**GIVEN DATA**
------------------------------------------------

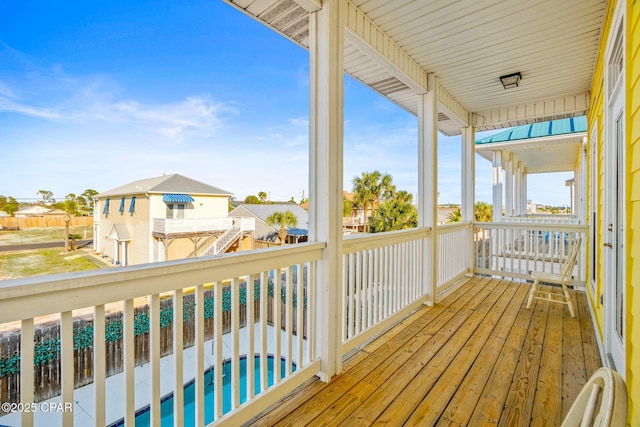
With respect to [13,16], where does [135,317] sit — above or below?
below

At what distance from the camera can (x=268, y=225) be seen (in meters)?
1.62

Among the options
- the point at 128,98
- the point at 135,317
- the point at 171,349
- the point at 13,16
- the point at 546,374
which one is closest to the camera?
the point at 13,16

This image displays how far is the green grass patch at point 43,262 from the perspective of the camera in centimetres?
92

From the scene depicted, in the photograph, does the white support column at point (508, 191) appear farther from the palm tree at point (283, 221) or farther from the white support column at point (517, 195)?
the palm tree at point (283, 221)

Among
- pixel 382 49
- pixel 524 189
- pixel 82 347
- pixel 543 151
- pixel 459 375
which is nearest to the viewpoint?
pixel 82 347

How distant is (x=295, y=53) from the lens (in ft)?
6.28

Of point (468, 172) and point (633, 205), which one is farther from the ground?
point (468, 172)

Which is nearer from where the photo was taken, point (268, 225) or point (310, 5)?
point (268, 225)

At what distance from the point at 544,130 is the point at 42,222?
726 cm

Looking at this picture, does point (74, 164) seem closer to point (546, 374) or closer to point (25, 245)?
point (25, 245)

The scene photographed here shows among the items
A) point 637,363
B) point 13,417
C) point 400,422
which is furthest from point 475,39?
point 13,417

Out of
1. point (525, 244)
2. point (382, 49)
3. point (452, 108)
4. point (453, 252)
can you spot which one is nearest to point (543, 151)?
point (525, 244)

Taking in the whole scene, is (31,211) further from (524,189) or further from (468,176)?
(524,189)

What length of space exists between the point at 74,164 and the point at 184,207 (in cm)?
38
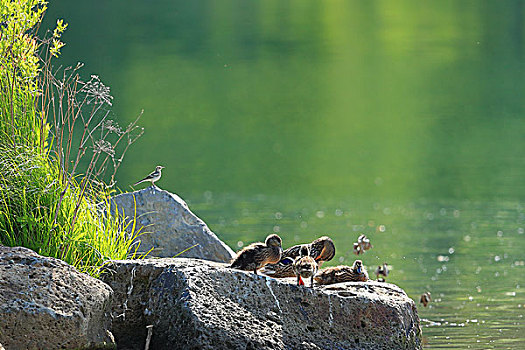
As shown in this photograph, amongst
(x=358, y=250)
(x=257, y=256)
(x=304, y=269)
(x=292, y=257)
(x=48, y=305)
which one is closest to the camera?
(x=48, y=305)

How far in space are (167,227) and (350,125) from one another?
5198cm

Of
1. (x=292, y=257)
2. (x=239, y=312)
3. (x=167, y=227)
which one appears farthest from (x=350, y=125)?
(x=239, y=312)

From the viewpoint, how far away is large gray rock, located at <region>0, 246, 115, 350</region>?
7.54 m

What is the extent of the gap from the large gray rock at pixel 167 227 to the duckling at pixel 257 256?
1.90 meters

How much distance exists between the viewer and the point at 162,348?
320 inches

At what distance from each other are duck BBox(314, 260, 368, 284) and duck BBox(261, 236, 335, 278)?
1.13 ft

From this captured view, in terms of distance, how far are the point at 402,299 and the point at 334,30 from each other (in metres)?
92.4

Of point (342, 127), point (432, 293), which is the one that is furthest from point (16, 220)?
point (342, 127)

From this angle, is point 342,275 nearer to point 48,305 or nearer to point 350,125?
point 48,305

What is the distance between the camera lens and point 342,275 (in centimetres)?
1014

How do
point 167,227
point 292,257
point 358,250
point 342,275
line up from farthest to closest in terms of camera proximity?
point 358,250 < point 167,227 < point 292,257 < point 342,275

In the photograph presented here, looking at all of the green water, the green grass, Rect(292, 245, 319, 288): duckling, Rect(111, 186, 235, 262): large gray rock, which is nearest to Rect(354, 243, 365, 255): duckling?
the green water

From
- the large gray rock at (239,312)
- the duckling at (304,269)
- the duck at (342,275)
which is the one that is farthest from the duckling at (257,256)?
the duck at (342,275)

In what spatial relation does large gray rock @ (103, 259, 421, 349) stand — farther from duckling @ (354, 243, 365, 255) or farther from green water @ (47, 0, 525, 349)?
green water @ (47, 0, 525, 349)
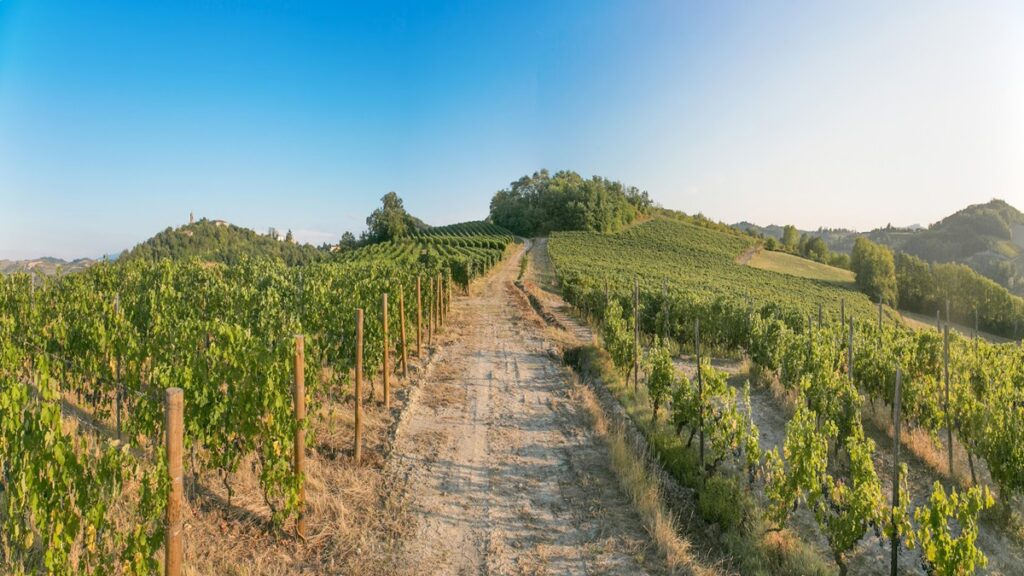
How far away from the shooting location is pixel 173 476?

------------------------------------------------

Reproduce the entries above exactly. Do not include the images.

**REPLY TO THE EXERCISE**
With respect to [13,16], where does [135,317] sit — above or below?
below

At what distance from the camera can (x=268, y=225) be seen (in meters)?
1.62

Among the options
- the point at 128,98
- the point at 135,317
- the point at 171,349
- the point at 13,16
- the point at 546,374
which one is closest to the camera?
the point at 13,16

This image displays how far is the green grass patch at point 43,262 from the perspective of the camera in centimetres?
92

From the scene depicted, in the photograph, does the white support column at point (508, 191) appear farther from the palm tree at point (283, 221) or farther from the white support column at point (517, 195)?
the palm tree at point (283, 221)

Among
- pixel 382 49
- pixel 524 189
- pixel 82 347
- pixel 543 151
- pixel 459 375
which is nearest to the viewpoint?
pixel 82 347

How distant is (x=295, y=53) from the lens (in ft)?
6.28

Of point (468, 172) and point (633, 205), which one is farther from the ground?
point (468, 172)

Which is nearer from where the photo was taken, point (268, 225) or point (310, 5)?
point (268, 225)

At what distance from the point at 544,130 is the point at 42,222?
726 cm

Looking at this picture, does point (74, 164) seem closer to point (546, 374) or closer to point (25, 245)?
point (25, 245)

The scene photographed here shows among the items
A) point 637,363
B) point 13,417
C) point 400,422
which is furthest from point 475,39?
point 13,417

Out of
1. point (525, 244)
2. point (382, 49)
3. point (452, 108)
4. point (453, 252)
can you spot which one is nearest to point (543, 151)?
point (525, 244)

Taking in the whole scene, is (31,211) further from (524,189) or further from (468,176)?
(524,189)

What length of space exists between the point at 74,164 and the point at 184,207 (in cm)?
38
As shown in this photograph, amongst
(x=358, y=250)
(x=257, y=256)
(x=304, y=269)
(x=292, y=257)
(x=48, y=305)
which one is closest to the camera?
(x=48, y=305)

How far in space are (167,227) and (350,125) from one another?
5198cm

Of
1. (x=292, y=257)
2. (x=239, y=312)
3. (x=167, y=227)
which one appears farthest from (x=350, y=125)?
(x=239, y=312)

From the viewpoint, how far away is large gray rock, located at <region>0, 246, 115, 350</region>?
7.54 m

What is the extent of the gap from the large gray rock at pixel 167 227 to the duckling at pixel 257 256?
1.90 meters

How much distance exists between the viewer and the point at 162,348?
320 inches

At what distance from each other are duck BBox(314, 260, 368, 284) and duck BBox(261, 236, 335, 278)?
1.13 ft

From this captured view, in terms of distance, how far are the point at 402,299 and the point at 334,30 from each other (in metres)?
92.4

Of point (342, 127), point (432, 293), which is the one that is furthest from point (16, 220)?
point (342, 127)

From this angle, is point 342,275 nearer to point 48,305 or nearer to point 350,125?
point 48,305

What is the distance between the camera lens and point 342,275 (in centimetres)?
1014

How do
point 167,227
point 292,257
point 358,250
point 342,275
line up from farthest to closest in terms of camera proximity?
point 358,250 < point 167,227 < point 292,257 < point 342,275

In the photograph presented here, looking at all of the green water, the green grass, Rect(292, 245, 319, 288): duckling, Rect(111, 186, 235, 262): large gray rock, which is nearest to Rect(354, 243, 365, 255): duckling?
the green water

From
- the large gray rock at (239,312)
- the duckling at (304,269)
- the duck at (342,275)
which is the one that is farthest from the duckling at (257,256)?
the duck at (342,275)

In what spatial relation does large gray rock @ (103, 259, 421, 349) stand — farther from duckling @ (354, 243, 365, 255) or farther from green water @ (47, 0, 525, 349)?
green water @ (47, 0, 525, 349)
How far away from the shooting location is pixel 173 476?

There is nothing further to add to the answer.